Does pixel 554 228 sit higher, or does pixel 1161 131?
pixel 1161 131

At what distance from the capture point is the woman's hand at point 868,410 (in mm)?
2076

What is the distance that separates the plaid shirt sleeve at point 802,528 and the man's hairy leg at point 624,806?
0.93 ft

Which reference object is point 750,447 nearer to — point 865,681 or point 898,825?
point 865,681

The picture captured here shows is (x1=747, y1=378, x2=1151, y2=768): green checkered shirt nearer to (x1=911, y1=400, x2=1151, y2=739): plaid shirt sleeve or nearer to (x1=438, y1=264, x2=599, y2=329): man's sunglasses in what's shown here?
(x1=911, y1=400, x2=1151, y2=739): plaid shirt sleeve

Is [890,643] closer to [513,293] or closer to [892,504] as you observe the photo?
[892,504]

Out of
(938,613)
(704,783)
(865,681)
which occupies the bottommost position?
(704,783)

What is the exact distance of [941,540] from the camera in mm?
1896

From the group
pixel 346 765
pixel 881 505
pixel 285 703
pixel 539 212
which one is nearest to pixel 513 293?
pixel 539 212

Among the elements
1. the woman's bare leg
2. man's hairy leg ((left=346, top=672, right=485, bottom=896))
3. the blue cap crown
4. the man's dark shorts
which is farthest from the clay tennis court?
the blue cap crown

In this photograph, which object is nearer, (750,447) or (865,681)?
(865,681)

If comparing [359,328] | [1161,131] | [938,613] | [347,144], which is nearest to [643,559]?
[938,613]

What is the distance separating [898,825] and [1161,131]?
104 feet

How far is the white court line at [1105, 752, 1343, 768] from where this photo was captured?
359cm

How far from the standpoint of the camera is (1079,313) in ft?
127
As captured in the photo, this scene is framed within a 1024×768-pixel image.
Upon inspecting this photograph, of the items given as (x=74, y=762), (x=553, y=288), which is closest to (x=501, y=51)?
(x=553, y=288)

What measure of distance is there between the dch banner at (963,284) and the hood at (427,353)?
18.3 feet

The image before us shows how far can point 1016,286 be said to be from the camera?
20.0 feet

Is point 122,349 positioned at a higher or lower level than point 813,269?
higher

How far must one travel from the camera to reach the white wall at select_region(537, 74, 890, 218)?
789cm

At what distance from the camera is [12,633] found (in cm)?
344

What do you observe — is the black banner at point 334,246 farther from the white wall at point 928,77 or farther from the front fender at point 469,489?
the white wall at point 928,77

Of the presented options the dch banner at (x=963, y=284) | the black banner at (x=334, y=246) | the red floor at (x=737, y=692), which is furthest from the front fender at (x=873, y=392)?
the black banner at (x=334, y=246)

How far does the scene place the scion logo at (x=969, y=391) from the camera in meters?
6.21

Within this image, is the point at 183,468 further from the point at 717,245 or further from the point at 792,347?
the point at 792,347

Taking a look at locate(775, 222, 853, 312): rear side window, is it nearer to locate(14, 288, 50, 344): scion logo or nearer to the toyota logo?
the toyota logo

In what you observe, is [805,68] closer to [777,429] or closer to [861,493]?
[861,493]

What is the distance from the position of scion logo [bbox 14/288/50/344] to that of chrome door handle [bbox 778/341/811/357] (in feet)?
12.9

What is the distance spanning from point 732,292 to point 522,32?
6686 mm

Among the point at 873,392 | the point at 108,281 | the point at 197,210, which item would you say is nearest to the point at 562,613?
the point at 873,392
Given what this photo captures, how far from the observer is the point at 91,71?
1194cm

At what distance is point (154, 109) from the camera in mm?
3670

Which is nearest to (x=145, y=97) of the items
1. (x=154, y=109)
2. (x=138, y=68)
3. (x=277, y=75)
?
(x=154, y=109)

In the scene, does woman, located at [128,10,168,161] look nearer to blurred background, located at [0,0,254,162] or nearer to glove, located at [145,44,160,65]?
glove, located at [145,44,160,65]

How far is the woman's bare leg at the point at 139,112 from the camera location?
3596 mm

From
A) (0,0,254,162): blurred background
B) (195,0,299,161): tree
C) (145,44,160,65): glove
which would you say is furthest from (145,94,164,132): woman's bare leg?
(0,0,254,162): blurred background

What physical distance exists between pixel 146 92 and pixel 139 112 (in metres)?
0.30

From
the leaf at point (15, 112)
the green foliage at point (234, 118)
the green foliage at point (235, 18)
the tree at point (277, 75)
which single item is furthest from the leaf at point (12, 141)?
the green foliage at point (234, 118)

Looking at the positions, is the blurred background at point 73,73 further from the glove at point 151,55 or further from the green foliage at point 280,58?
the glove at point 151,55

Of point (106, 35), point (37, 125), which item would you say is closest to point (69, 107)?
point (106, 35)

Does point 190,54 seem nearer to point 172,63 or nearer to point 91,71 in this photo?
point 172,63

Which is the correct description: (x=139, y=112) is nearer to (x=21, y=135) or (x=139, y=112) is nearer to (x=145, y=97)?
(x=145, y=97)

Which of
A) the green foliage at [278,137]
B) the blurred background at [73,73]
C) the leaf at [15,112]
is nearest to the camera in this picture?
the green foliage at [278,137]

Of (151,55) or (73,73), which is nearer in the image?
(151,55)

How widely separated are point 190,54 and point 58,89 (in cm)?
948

§ §

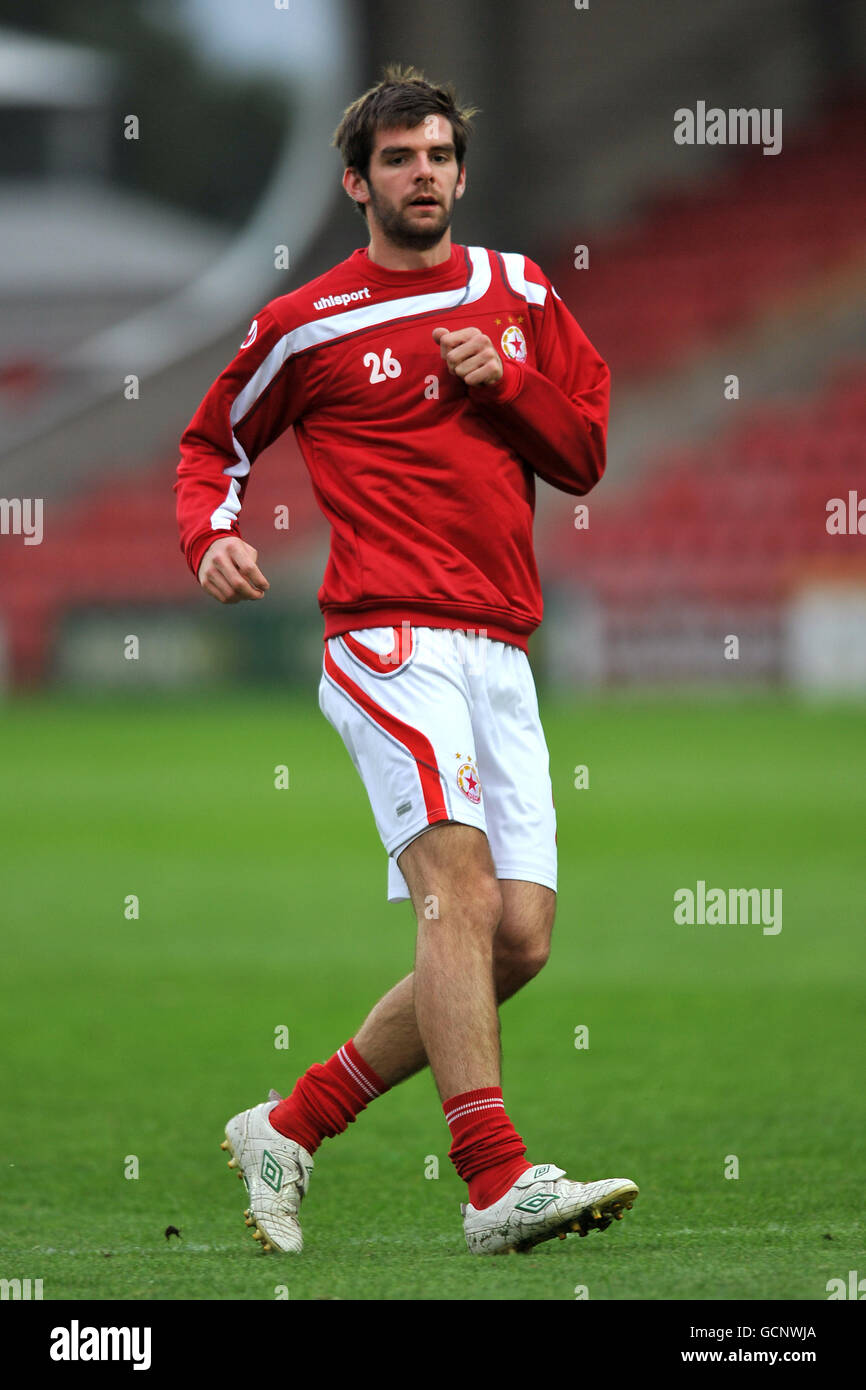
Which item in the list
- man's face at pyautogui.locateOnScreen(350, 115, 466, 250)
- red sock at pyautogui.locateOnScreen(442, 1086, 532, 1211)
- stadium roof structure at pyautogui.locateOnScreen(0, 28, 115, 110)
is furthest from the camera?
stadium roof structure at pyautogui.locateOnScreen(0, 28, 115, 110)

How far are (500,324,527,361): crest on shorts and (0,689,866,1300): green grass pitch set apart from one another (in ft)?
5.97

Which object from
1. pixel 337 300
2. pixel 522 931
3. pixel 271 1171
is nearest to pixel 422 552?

§ §

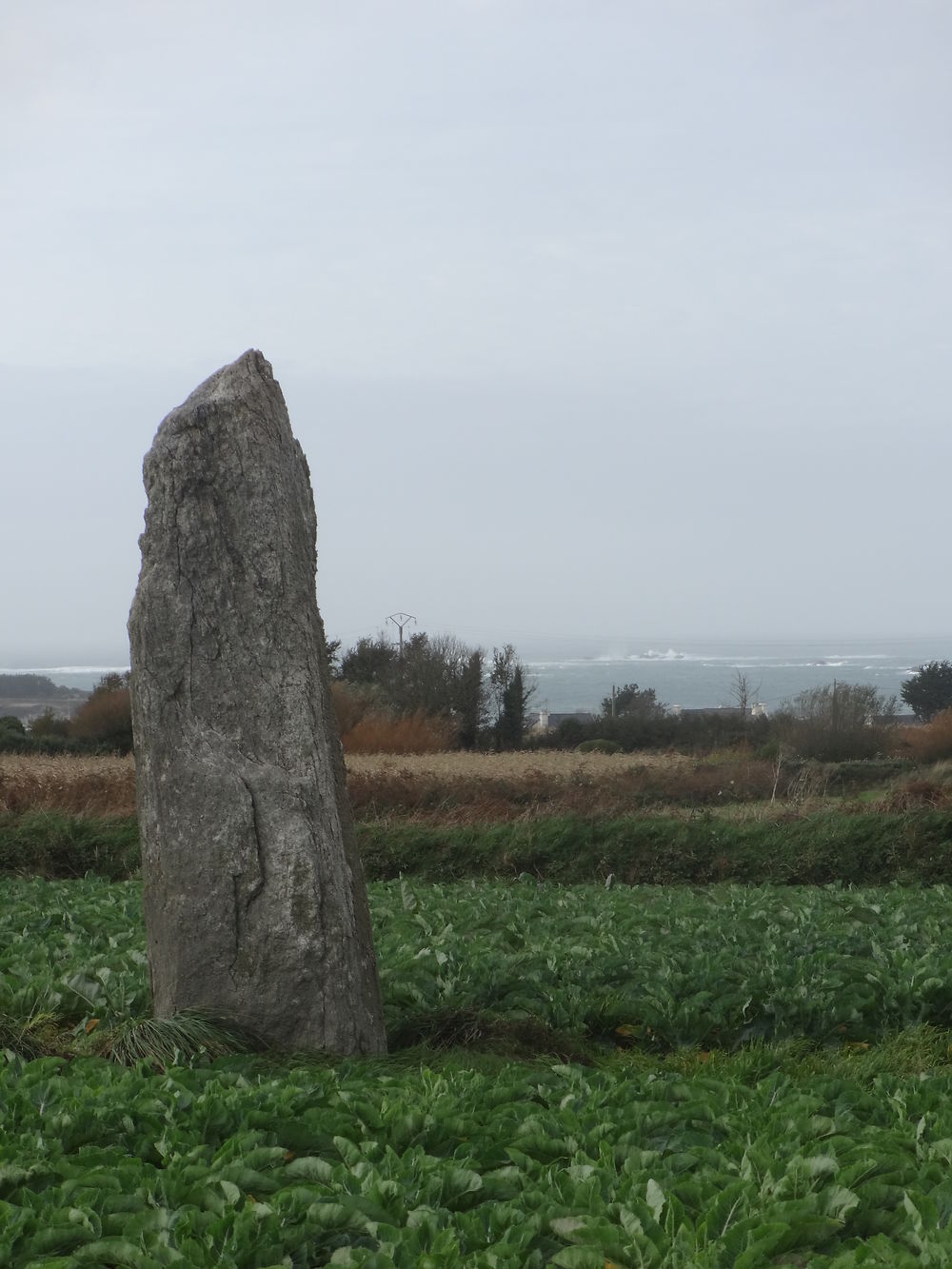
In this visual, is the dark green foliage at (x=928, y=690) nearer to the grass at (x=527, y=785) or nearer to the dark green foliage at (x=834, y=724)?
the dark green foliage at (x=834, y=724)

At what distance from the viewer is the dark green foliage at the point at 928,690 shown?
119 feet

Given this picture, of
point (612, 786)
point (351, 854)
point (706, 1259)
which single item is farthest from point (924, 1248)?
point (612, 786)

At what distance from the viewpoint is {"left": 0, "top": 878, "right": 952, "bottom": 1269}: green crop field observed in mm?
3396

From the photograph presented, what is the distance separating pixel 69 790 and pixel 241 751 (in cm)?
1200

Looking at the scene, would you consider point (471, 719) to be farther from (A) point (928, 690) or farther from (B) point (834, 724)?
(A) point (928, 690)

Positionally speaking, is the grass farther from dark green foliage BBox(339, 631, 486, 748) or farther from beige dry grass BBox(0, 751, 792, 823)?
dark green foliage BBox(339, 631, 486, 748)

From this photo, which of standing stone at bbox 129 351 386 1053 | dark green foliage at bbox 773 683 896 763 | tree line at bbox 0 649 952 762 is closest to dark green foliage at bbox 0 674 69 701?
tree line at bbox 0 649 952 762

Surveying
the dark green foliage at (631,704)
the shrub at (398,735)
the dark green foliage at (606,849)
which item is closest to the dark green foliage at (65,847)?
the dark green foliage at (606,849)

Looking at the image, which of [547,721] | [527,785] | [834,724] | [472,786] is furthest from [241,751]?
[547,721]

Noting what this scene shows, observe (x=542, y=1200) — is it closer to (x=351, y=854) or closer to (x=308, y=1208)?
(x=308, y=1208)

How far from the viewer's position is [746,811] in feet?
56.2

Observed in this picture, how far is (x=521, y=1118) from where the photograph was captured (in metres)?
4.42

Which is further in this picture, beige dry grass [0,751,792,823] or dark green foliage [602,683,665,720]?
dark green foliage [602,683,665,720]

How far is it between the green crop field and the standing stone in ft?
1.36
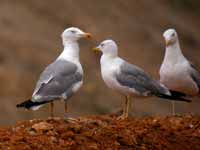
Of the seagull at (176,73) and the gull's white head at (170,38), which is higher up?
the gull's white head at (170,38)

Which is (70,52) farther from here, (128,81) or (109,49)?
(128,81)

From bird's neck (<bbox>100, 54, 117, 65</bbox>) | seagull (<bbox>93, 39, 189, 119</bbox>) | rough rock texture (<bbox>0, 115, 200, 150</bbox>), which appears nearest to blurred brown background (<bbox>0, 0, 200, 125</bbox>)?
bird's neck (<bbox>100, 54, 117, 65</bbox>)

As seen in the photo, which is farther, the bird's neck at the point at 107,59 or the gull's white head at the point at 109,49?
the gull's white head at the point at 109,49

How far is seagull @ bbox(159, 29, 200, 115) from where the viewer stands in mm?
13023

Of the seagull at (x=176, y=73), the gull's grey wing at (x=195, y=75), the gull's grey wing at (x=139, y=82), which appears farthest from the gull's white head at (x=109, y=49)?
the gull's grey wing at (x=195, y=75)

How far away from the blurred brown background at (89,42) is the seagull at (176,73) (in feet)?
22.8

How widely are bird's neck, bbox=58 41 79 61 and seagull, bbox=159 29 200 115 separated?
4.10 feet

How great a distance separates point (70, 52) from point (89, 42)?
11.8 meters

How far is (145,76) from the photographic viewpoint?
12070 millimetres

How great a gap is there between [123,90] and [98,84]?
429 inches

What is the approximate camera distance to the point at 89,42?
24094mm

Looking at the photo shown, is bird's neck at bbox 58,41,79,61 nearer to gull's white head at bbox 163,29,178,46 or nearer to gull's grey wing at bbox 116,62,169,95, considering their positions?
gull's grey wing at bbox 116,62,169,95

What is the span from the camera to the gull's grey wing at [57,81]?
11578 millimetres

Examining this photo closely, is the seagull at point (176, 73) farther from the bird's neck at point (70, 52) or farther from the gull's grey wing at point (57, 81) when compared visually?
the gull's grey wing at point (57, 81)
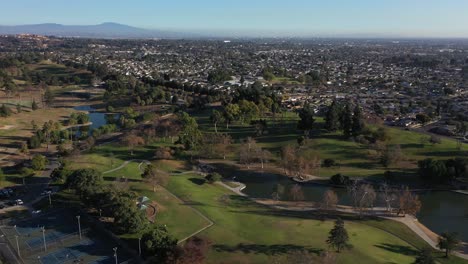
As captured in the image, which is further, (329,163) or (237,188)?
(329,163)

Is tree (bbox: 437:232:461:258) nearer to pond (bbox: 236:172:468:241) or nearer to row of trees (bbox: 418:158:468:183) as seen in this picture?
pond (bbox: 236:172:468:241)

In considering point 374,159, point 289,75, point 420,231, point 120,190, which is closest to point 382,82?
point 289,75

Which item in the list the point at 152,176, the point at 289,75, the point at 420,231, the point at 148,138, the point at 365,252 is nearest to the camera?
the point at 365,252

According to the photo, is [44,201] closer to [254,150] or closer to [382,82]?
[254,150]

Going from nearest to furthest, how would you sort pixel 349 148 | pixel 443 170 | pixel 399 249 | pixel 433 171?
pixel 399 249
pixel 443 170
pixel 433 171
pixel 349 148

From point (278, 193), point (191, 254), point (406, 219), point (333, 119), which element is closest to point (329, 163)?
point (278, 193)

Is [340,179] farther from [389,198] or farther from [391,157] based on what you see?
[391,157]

§ §

__TASK OBJECTIVE__.
Which lines in the data above contain the string "presented"? Show every one of them in full.

__WRITTEN SOLUTION__.
Of the presented options the dch banner at (x=963, y=284) | the black banner at (x=334, y=246) | the red floor at (x=737, y=692), which is furthest from the front fender at (x=873, y=392)?
From the photograph presented, what is the distance separating pixel 69 790 and pixel 241 751 (in cm)?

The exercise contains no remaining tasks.